*** Opening SUPPLIED PASSAGE ***

Shareholders may elect to receive cash by contacting their broker or nominee. A
shareholder who holds Common Stock registered in the name of a broker or other
nominee may not be able to transfer the Common Stock to another broker or
nominee and continue to participate in the Plan. Investors who own Common Stock
registered in street name should consult their broker or nominee for details
regarding reinvestment.
The number of shares of Common Stock distributed to participants in the
Plan in lieu of a cash dividend is determined in the following manner. Whenever
the market price per share of the Funds Common Stock is equal to or exceeds the
net asset value per share on the valuation date, participants in the Plan will
be issued new shares valued at the higher of net asset value or 95% of the then
current market value. Otherwise, BNY Mellon will buy shares of the Funds Common
Stock in the open market, on the New York Stock Exchange (NYSE) or elsewhere,
on or shortly after the payment date of the dividend or distribution and
continuing until the ex-dividend date of the Funds next distribution to holders
of the Common Stock or until it has expended for such purchases all of the cash
that would otherwise be payable to the participants. The number of purchased
shares that will then be credited to the participants accounts will be based on
the average per share purchase price of the shares so purchased, including
brokerage commissions. If BNY Mellon commences purchases in the open market and
the then current market price of the shares (plus any estimated brokerage
commissions) subsequently exceeds their net asset value most recently determined
before the completion of the purchases, BNY Mellon will attempt to terminate
purchases in the open market and cause the Fund to issue the remaining dividend
or distribution in shares. In this case, the number of shares received by the
participant will be based on the weighted average of prices paid for shares
purchased in the open market and the price at which the Fund issues the
remaining shares. These remaining shares will be issued by the Fund at the
higher of net asset value or 95% of the then current market value.
Plan participants are not subject to any charge for reinvesting dividends
or capital gains distributions. Each Plan participant will, however, bear a
proportionate share of brokerage commissions incurred with respect to BNY
Mellons open market purchases in connection with the reinvestment of dividends
or capital gains distributions. For the six months ended May 31, 2011, $401 in
brokerage commissions were incurred.
The automatic reinvestment of dividends and capital gains distributions
will not relieve Plan participants of any income tax that may be payable on the
dividends or capital gains distributions. A participant in the Plan will be
treated for Federal income tax purposes as having received, on the dividend
payment date, a dividend or distribution in an amount equal to the cash that the
participant could have received instead of shares.
35
Flaherty & Crumrine Preferred Income Opportunity Fund Incorporated
ADDITIONAL INFORMATION (UNAUDITED) (CONTINUED)
In addition to acquiring shares of Common Stock through the reinvestment of
cash dividends and distributions, a shareholder may invest any further amounts
from $100 to $3,000 semi-annually at the then current market price in shares
purchased through the Plan. Such semi-annual investments are subject to any
brokerage commission charges incurred by BNY Mellon under the Plan.

*** Closing SUPPLIED PASSAGE ***

> _WHAT TO WORK ON_:
[a] According to the dividend reinvestment passage, how much in brokerage commissions was incurred for the six months ended May 31, 2011?
[b] Transcribe the dividend reinvestment passage, beginning at the words "Plan participants are" and stopping after "commissions were incurred.".

*** Opening SUPPLIED DATA ***

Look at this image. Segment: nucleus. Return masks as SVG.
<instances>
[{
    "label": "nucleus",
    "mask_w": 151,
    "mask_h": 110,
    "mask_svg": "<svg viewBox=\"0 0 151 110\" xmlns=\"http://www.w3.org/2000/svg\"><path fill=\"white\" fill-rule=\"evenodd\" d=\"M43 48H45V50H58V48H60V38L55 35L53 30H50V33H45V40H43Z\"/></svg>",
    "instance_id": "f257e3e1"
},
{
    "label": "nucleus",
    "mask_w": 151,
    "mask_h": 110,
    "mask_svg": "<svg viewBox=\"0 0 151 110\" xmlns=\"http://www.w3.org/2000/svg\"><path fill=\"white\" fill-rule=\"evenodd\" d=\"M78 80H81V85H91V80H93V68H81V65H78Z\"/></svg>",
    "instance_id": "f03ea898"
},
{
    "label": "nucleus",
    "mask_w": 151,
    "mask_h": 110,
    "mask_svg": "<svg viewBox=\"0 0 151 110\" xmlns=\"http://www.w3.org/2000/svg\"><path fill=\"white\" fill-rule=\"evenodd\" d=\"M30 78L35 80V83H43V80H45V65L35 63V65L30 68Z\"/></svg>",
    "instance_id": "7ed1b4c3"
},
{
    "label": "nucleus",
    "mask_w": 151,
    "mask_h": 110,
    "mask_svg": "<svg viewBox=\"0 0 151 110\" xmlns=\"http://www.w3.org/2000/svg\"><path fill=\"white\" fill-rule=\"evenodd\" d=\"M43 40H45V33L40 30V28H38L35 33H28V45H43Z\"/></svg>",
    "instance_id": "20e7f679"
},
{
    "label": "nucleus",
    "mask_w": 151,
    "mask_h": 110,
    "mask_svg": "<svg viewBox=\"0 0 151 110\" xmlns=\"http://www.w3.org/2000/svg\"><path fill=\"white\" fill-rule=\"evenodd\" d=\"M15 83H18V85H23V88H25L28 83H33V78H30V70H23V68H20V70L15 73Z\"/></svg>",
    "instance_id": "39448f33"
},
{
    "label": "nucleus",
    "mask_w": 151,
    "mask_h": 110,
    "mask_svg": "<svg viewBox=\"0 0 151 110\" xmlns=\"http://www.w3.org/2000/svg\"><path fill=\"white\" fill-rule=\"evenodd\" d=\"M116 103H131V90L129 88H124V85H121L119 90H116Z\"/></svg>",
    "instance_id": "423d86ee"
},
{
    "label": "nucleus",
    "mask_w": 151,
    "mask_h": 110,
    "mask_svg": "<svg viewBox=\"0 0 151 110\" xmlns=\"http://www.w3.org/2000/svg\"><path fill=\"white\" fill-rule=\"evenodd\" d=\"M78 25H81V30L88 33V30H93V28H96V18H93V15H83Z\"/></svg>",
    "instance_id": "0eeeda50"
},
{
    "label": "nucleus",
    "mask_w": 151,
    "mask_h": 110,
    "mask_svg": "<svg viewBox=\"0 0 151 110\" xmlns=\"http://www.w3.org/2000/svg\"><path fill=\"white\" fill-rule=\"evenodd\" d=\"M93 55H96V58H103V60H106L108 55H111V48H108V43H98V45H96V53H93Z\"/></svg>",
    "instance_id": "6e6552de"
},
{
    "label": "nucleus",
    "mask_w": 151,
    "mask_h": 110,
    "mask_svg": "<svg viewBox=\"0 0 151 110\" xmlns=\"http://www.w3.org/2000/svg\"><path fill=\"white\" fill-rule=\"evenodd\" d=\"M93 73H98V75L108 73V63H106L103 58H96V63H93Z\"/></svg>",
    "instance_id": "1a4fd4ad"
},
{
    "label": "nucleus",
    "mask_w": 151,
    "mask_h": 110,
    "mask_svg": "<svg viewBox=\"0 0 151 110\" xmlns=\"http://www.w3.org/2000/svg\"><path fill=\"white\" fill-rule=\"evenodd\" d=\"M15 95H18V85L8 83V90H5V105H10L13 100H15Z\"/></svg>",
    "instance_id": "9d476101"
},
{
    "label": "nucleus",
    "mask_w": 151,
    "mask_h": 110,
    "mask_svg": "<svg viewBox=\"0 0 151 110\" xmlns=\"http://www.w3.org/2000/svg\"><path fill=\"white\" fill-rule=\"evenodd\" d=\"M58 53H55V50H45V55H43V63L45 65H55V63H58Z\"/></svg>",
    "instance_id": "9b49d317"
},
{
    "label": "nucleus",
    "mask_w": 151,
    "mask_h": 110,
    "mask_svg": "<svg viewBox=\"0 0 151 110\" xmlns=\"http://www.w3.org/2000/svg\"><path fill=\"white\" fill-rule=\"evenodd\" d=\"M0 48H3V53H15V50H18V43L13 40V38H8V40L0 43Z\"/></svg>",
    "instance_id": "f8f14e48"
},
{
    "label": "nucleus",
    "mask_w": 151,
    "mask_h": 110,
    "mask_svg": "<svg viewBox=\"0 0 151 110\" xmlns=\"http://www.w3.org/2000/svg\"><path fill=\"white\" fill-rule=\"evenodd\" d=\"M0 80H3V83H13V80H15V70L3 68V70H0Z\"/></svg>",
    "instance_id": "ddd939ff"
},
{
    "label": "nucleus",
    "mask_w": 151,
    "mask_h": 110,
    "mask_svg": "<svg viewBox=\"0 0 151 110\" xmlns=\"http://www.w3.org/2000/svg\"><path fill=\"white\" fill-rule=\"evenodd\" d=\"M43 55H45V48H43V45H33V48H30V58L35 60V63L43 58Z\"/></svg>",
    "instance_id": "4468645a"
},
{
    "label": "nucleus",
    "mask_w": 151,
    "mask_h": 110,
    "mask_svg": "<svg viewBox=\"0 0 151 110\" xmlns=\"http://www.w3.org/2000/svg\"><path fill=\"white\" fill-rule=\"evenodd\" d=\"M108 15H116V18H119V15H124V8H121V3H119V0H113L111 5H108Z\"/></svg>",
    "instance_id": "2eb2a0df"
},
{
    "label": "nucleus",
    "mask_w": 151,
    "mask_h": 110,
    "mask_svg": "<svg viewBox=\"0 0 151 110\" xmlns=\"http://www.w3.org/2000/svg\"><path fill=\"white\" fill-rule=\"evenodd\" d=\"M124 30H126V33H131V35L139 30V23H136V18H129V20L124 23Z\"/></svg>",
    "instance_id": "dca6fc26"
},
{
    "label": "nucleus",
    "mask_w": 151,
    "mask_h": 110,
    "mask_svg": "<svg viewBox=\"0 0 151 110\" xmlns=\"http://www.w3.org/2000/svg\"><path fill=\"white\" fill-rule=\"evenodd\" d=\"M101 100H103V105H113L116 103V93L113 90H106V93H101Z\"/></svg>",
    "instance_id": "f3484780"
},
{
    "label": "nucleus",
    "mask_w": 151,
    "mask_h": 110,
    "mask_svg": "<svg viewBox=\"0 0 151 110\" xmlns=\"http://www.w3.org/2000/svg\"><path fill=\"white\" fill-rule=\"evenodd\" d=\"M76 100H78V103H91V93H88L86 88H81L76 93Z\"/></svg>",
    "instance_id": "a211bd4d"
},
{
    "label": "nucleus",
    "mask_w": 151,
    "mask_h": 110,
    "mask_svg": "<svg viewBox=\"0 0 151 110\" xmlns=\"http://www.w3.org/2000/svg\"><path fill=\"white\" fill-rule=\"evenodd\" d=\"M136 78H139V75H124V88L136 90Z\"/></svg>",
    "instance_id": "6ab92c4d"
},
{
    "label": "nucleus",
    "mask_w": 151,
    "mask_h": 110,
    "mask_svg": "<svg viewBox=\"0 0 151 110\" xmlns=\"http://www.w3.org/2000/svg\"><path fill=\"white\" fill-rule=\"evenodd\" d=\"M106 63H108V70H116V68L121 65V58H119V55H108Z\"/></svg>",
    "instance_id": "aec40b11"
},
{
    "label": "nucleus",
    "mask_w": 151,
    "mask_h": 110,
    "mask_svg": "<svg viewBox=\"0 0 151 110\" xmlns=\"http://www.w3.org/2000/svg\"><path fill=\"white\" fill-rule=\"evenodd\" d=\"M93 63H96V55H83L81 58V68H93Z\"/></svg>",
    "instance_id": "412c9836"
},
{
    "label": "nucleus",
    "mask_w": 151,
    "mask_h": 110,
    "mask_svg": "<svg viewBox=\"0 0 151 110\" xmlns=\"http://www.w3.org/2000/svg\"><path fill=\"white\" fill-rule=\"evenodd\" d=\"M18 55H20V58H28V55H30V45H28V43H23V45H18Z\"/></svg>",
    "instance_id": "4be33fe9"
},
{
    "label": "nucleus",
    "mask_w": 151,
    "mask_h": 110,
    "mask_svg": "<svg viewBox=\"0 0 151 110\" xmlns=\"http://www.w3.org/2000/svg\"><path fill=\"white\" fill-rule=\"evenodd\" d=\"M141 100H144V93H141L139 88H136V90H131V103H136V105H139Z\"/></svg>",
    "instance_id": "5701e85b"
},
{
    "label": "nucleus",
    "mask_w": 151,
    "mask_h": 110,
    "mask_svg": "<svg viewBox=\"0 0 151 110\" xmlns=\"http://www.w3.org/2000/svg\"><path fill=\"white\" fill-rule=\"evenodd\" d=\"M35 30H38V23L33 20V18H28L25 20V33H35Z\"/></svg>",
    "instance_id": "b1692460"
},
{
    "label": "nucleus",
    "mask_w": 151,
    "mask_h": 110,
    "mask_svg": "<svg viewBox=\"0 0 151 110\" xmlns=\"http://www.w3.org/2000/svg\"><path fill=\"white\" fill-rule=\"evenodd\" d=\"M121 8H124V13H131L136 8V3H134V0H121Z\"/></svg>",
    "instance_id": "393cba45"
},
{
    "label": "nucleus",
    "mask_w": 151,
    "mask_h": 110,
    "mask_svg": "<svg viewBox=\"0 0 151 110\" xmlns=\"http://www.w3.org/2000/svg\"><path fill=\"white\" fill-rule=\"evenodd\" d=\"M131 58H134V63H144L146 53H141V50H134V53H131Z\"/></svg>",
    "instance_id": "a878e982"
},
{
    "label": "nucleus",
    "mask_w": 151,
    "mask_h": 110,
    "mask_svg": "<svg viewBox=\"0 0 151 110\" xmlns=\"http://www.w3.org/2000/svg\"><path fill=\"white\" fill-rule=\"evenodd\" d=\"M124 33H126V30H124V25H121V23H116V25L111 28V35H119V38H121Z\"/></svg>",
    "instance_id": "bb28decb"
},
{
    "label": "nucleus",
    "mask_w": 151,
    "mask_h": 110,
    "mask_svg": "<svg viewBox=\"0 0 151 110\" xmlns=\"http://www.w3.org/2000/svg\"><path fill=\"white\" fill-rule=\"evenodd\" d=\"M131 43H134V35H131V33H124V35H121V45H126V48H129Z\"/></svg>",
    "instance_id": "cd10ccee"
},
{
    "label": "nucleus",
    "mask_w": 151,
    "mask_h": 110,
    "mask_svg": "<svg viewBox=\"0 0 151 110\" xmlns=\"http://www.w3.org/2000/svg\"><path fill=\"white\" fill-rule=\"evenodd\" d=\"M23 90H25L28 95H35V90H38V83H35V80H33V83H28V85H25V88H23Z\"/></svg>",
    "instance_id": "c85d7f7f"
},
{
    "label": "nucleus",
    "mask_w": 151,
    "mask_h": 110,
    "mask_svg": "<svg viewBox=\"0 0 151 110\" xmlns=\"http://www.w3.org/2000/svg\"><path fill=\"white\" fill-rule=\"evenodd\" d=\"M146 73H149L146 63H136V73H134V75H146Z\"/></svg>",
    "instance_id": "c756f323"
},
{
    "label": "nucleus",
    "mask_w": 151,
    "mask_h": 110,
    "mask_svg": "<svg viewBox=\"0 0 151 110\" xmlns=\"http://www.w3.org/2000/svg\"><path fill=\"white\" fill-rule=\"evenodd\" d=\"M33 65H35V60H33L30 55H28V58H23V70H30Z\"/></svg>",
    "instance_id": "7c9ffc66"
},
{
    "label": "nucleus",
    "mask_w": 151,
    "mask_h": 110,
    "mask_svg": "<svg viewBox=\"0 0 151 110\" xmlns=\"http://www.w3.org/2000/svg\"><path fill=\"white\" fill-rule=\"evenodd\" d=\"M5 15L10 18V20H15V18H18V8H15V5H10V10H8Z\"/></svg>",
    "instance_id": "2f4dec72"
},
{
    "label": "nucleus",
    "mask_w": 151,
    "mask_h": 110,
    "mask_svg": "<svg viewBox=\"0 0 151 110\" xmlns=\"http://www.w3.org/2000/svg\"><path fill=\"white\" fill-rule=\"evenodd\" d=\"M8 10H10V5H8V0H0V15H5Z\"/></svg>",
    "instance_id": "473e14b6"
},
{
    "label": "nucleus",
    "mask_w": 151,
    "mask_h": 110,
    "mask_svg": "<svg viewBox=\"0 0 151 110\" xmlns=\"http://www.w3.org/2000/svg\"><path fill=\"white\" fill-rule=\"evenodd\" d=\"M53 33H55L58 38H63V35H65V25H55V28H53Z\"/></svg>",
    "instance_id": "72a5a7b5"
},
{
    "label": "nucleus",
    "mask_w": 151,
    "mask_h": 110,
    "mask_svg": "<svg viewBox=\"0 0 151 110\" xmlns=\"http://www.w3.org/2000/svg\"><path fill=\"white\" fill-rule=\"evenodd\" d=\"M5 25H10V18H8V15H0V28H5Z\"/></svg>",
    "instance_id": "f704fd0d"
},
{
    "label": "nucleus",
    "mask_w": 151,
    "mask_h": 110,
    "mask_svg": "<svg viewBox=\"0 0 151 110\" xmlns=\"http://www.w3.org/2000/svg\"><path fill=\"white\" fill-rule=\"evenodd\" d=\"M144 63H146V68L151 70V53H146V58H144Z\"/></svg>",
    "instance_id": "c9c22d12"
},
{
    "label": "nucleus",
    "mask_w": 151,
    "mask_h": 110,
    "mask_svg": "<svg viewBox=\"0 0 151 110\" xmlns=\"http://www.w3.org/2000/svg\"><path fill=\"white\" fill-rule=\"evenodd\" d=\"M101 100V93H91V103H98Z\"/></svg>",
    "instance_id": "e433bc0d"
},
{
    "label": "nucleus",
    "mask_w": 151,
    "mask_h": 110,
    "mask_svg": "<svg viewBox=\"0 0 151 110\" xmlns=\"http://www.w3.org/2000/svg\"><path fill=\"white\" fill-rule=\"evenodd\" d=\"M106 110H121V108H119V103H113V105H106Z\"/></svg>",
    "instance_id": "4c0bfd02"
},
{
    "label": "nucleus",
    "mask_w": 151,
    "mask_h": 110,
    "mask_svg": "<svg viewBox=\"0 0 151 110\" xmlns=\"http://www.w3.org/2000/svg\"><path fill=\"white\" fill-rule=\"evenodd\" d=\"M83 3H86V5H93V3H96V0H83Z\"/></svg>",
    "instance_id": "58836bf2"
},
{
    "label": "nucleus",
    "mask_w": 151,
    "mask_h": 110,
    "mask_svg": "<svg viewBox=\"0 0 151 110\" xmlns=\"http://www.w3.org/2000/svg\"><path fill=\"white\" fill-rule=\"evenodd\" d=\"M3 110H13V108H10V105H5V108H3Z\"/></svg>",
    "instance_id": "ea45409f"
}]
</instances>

*** Closing SUPPLIED DATA ***

> _SET OF ANSWERS_:
[a] $401

[b]
Plan participants are not subject to any charge for reinvesting dividends
or capital gains distributions. Each Plan participant will, however, bear a
proportionate share of brokerage commissions incurred with respect to BNY
Mellons open market purchases in connection with the reinvestment of dividends
or capital gains distributions. For the six months ended May 31, 2011, $401 in
brokerage commissions were incurred.